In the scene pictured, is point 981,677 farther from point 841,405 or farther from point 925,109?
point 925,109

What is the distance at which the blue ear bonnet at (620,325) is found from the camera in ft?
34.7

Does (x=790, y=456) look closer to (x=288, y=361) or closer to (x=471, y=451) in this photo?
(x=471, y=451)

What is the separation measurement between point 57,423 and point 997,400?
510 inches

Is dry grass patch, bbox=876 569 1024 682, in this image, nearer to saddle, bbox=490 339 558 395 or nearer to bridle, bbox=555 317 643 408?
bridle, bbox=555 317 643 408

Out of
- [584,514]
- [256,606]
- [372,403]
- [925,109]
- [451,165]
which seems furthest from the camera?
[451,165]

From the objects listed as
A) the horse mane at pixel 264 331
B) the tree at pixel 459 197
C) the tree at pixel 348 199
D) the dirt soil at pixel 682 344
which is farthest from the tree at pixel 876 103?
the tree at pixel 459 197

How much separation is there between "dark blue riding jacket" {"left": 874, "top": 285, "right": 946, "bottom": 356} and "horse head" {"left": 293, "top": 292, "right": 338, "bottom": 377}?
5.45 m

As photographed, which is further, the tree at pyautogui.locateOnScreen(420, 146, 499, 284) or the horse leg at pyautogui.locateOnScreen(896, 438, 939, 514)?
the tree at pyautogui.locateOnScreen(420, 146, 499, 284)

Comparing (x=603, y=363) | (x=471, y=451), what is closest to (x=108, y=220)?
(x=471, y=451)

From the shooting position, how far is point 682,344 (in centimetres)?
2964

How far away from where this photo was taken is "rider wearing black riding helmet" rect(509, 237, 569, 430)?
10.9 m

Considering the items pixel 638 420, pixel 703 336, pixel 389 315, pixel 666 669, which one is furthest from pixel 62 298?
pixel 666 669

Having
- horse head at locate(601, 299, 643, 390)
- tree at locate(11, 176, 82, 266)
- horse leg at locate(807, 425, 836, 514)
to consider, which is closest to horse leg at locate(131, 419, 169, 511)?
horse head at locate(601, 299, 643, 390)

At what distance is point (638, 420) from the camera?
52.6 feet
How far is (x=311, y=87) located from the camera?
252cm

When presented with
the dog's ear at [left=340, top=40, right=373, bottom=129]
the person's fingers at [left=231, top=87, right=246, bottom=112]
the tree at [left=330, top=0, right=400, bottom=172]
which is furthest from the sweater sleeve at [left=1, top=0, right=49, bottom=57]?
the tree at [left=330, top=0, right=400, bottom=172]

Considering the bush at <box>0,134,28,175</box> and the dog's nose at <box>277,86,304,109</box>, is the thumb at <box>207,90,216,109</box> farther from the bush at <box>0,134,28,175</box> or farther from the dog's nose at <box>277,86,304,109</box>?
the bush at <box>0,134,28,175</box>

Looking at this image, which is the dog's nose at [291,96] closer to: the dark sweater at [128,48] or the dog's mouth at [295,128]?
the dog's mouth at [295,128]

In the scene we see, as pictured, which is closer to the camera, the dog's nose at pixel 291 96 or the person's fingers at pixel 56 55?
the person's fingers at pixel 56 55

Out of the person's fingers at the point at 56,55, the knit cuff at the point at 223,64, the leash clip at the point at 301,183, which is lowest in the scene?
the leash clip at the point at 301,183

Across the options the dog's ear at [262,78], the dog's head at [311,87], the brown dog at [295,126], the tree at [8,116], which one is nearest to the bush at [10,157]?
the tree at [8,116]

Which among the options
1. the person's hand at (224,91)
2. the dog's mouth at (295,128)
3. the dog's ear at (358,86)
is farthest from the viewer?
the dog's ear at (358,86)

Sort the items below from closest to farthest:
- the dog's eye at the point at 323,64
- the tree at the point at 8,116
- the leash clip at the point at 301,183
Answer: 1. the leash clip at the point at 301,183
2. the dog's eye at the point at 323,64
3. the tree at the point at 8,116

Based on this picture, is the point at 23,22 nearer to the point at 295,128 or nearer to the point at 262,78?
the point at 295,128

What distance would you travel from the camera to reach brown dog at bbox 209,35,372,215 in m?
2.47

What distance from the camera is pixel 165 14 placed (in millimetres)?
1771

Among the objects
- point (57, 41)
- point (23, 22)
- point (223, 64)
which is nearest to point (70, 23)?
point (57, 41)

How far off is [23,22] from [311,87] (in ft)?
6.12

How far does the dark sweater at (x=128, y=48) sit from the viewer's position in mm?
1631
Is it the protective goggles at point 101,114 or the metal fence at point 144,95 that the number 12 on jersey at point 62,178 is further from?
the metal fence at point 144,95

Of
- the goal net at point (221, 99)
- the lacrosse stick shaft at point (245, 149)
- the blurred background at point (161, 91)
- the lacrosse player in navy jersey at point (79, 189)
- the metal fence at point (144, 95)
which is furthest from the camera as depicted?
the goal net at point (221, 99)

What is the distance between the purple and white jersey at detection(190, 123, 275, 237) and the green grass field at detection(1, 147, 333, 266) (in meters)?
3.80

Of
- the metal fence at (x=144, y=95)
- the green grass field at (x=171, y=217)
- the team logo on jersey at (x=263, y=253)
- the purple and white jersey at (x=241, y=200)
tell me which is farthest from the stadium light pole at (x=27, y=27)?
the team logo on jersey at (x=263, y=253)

* * * * * * *

▶ _AIM_
Repeat word for word each line from the one with "Out of the person's" to the end of the records above, inclusive.

▶ _ANSWER FOR THE TASK_
Out of the person's fingers at the point at 56,55, the knit cuff at the point at 223,64, the leash clip at the point at 301,183, which is lowest in the scene?
the leash clip at the point at 301,183

Across the options the dog's ear at [262,78], the dog's head at [311,87], the brown dog at [295,126], the tree at [8,116], which one is nearest to the bush at [10,157]?
the tree at [8,116]

Which among the options
1. the person's hand at (224,91)
2. the dog's mouth at (295,128)
3. the dog's ear at (358,86)
is farthest from the viewer?
the dog's ear at (358,86)

Sort the items below from closest to farthest:
- the dog's eye at the point at 323,64
- the tree at the point at 8,116
- the leash clip at the point at 301,183
Answer: 1. the leash clip at the point at 301,183
2. the dog's eye at the point at 323,64
3. the tree at the point at 8,116

Based on this picture, is the point at 23,22 nearer to the point at 295,128 or nearer to the point at 262,78?
the point at 295,128

What distance would you travel from the camera to reach brown dog at bbox 209,35,372,215 in m?
2.47

What distance from the camera is pixel 165 14 placed (in millimetres)?
1771

Among the objects
- point (57, 41)
- point (23, 22)
- point (223, 64)
which is nearest to point (70, 23)?
point (57, 41)

How far off is [23,22] from [311,87] (in ft)?
6.12

How far does the dark sweater at (x=128, y=48) sit from the viewer's position in mm?
1631
Is it the protective goggles at point 101,114 or the metal fence at point 144,95 that the number 12 on jersey at point 62,178 is further from?
the metal fence at point 144,95

Of
- the goal net at point (221, 99)
- the lacrosse stick shaft at point (245, 149)
- the blurred background at point (161, 91)
- the lacrosse player in navy jersey at point (79, 189)
- the metal fence at point (144, 95)
which is furthest from the camera as depicted?
the goal net at point (221, 99)

What is the distance between the purple and white jersey at detection(190, 123, 275, 237) and the green grass field at detection(1, 147, 333, 266) (in meters)?
3.80

Of
- the metal fence at (x=144, y=95)
- the green grass field at (x=171, y=217)
- the team logo on jersey at (x=263, y=253)
- the purple and white jersey at (x=241, y=200)
tell me which is farthest from the stadium light pole at (x=27, y=27)?
the team logo on jersey at (x=263, y=253)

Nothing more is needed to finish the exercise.